*Directions*: Which of the lines below hold "site"? Please return each one.

*Data supplied*:

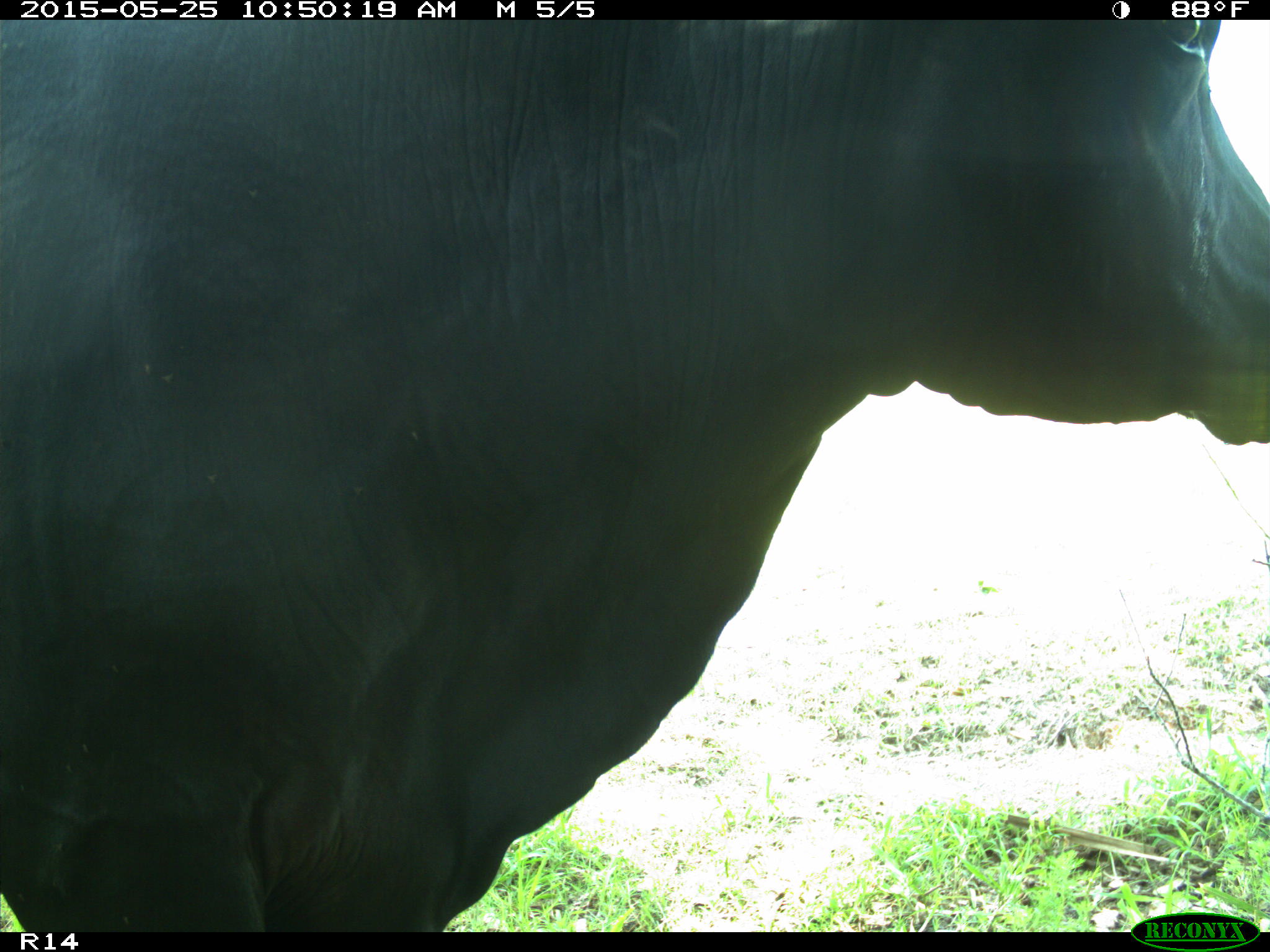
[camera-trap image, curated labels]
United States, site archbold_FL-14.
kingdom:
---
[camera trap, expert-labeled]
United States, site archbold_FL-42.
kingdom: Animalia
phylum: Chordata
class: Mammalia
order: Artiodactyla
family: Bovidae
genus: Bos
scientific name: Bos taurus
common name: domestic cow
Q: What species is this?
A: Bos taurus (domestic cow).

*The completed task*:
United States, site archbold_FL-14.
United States, site archbold_FL-42.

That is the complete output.